Jadin O'Brien

Personal information
- Nationality: American
- Born: May 8, 2002 (age 24) Massachusetts, U.S.

Sport
- Sport: Athletics
- Event(s): Heptathlon, Pentathlon

Achievements and titles
- Personal best(s): Heptathlon: 6234 (Eugene, 2024) Pentathlon: 4596 (Virginia Beach, 2025)

Medal record
Women's athletics
Representing United States
NACAC U23 Championships
| Gold medal – first place | 2023 San Jose | Heptathlon |

= Jadin O'Brien =

American multi-event athlete (born 2002)

Jadin O'Brien (born May 8, 2002) is an American multi-event athlete and bobsledder. She has won multiple NCAA titles in the pentathlon and won the gold medal at the 2023 NACAC U23 Championships in the heptathlon. She competed for the United States at the 2026 Winter Olympics.

==Early life==
From Pewaukee, Wisconsin, her father is former NFL player Kevin O'Brien and her mother Leslie was a track athlete. She played numerous sports as a youngster before focusing on athletics in her freshman year at Divine Savior Holy Angels High School. She began attending University of Notre Dame in 2020.

==Career==
===Track and field===
She finished twelfth in the US Olympic Trials in the heptathlon in 2021. In 2023, she won the 2023 NCAA Championship pentathlon title. She won the heptathlon at the 2023 NACAC U23 Championships.

She suffered a stress fracture in her shin which limited her 2023 outdoor track season however, but retained her NCAA Indoor pentathlon title in 2024. In April 2024, she set a school record in the women's heptathlon, scoring 6115 points in California. She finished runner-up to Timara Chapman at the NCAA Outdoor Championships in Eugene, Oregon in June 2024, with a tally of 6234 points. She finished seventh in the heptathlon at the US Olympic Trials in June 2024.

She won the 2025 NCAA Championship indoor pentathlon title on March 14, 2025, in Virginia Beach, ahead of Sofia Yakushina. She did so with a personal-best 4596 points and became the first woman to win three consecutive titles since Kendell Williams.
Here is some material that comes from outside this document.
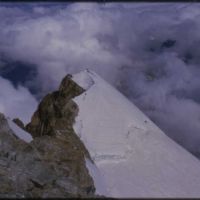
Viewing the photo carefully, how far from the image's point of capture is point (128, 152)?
27391mm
In June 2025, she was runner-up to Pippi Lotta Enok in the heptathlon at the 2025 NCAA Outdoor Championships in Eugene, Oregon with 6256 points. She placed fifth overall in the heptathlon at the 2025 USA Outdoor Track and Field Championships, finishing on 5991 points.

===Bobsleigh===
In 2025, she was linked to a try-out for the USA Bobsleigh team. In January 2026, she was named as a member of the United States bobsleigh team for the 2026 Winter Olympics.